Over the next few years came three miscarriages. In her book, Klein recounts the details of labor in which she was forced to deliver her twins "into a world that offered them only death."
The repeated losses created a difficult relationship between Klein and her husband, Jon, which she openly shares with readers:
"Every tragedy has wedged a slightly wider gap between us," Klein recounts in her book. "The first happened when our daughter Maddie was born 12 weeks premature. We watched her through different eyes as she fought in a neonatal intensive-care unit for nearly two months before coming home. And then the losses came, when pieces of me shattered and he struggled to understand why. I've spent the last six years stumbling from pregnancy to pregnancy, filling the gaps with work as my grief mounted, grappling to reconnect the strands of marriage frayed after repeated loss was borne so differently."

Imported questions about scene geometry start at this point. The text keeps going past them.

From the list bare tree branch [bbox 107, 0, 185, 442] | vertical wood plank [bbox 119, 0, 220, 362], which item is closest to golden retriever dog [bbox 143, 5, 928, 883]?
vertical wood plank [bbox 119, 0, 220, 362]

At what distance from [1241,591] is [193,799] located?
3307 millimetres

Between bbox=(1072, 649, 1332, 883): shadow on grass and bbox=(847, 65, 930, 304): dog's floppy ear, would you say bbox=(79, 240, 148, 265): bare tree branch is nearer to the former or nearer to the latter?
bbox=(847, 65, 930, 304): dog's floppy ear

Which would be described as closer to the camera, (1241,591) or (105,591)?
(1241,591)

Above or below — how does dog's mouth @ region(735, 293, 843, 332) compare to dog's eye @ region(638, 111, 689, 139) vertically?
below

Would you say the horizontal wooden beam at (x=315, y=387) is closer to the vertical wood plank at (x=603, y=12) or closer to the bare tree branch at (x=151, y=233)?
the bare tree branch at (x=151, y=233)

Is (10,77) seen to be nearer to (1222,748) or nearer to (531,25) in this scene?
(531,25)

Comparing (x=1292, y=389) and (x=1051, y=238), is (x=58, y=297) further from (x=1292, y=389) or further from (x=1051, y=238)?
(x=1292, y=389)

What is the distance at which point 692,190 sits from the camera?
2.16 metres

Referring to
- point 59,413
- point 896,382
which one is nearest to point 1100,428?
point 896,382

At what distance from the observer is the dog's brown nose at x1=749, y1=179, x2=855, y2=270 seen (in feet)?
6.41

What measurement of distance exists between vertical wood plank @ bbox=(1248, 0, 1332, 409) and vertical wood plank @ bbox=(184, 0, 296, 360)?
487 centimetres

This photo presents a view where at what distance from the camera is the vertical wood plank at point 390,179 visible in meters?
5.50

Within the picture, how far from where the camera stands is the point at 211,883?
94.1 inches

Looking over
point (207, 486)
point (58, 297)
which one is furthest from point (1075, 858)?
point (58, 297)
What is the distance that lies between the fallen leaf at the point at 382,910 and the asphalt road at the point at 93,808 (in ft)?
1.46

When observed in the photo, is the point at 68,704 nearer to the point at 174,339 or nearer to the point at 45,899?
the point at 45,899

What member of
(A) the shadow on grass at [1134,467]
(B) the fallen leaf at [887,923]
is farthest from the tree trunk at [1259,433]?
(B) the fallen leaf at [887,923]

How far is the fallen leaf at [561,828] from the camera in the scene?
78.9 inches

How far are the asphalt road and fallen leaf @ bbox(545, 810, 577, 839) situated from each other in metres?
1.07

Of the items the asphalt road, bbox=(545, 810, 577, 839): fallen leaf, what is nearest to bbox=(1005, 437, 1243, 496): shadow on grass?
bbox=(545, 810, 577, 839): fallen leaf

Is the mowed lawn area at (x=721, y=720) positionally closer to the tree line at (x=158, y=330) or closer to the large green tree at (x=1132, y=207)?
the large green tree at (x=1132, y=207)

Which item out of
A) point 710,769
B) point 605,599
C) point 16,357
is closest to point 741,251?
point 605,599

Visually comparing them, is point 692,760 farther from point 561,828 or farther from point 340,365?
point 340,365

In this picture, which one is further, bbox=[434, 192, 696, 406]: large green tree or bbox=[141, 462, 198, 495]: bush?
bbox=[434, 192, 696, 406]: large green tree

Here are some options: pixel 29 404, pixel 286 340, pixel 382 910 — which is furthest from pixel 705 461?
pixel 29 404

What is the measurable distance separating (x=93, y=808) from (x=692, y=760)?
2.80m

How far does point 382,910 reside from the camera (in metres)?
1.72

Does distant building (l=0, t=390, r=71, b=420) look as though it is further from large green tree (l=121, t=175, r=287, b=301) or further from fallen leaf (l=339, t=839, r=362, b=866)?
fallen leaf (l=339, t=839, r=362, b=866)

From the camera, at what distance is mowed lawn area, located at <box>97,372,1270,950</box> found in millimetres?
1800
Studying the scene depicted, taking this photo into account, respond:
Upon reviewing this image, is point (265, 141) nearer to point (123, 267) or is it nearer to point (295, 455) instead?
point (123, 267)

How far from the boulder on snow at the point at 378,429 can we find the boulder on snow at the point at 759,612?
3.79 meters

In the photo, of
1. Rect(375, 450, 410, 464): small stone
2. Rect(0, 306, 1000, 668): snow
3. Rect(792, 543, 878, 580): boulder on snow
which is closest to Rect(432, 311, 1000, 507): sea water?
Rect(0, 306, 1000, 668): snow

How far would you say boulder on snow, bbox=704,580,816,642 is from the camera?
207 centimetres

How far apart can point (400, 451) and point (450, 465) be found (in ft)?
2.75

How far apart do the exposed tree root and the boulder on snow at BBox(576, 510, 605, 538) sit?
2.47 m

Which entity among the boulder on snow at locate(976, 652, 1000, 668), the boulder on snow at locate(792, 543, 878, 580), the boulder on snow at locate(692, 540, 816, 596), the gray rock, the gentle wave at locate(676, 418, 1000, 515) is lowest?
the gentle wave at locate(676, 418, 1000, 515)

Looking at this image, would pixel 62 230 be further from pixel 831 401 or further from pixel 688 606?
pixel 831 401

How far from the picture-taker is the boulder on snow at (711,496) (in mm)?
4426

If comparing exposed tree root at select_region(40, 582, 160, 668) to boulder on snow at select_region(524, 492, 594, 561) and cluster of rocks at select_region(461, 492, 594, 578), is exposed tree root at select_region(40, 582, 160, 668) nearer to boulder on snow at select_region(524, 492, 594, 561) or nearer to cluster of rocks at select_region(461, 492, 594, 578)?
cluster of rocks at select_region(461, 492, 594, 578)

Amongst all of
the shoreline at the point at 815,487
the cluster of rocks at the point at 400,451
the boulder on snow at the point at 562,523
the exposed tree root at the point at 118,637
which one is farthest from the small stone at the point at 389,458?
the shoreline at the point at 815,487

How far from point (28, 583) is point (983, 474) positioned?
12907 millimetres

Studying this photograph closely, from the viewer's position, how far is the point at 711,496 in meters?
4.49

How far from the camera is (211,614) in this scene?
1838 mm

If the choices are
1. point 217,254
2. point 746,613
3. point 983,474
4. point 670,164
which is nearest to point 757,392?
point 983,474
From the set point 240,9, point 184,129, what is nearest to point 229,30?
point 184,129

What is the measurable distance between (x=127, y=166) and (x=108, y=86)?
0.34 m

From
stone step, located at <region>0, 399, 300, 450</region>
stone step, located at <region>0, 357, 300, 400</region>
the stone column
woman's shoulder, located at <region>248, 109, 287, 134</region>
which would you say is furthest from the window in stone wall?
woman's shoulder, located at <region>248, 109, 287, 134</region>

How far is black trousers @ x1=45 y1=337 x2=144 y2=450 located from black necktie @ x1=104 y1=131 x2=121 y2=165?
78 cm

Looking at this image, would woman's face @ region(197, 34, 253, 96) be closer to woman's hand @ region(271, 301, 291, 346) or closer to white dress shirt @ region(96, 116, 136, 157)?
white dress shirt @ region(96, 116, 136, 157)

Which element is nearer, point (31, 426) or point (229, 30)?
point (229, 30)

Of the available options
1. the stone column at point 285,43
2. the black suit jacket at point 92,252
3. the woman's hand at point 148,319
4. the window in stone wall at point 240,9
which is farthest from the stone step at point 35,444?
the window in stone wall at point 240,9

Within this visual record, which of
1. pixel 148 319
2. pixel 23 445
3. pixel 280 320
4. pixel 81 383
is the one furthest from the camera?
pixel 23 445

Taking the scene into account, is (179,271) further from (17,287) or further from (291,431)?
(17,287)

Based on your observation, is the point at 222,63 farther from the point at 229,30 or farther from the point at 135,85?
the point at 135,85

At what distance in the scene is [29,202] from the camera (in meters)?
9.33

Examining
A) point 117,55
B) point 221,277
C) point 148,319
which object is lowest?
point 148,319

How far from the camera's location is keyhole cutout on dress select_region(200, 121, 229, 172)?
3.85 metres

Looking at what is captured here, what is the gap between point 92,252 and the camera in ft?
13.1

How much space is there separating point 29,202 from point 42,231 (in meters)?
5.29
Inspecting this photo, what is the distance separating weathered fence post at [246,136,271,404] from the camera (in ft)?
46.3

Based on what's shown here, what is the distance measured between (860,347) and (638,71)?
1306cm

Jon Klein, who runs a management-consulting firm, agrees that the long road was not easy.
"The first miscarriage didn't hit me as strongly, but when we lost the twins at 20 weeks and both expected the babies, it hit me very, very hard," he said.
Stephenson said Klein's book has been inspirational for her patients in the pregnancy-loss program.
"We need to evaluate couples sooner," she said in a phone interview. "Patients need to know why they had a miscarriage - and how do we know why? By sending the miscarriage tissue for chromosomal testing."
The Kleins moved to Massachusetts in 2003, with San Francisco holding too many painful memories. "It's a beautiful city but I felt like that's where I lost my babies; we needed a change . . . a big one," she said.
There was no job or family waiting to greet them here. What they did get was a fresh start. Two weeks after the move, Klein learned she was pregnant. Nine months later she gave birth to Sam.
In her book, Klein recounts the feelings that she and her husband experienced at the time:
"Jon looks at me on the table and nods before shielding his eyes to hide his tears. My chin quivers. We actually made it, past the constant danger that threatened to preclude this moment, threatened to steal this wondrous child that will grow up and strive to somehow make the world better. We now stare in near disbelief at the miracle that stretches and squirms and puckers before us, and today, we have both seen grace."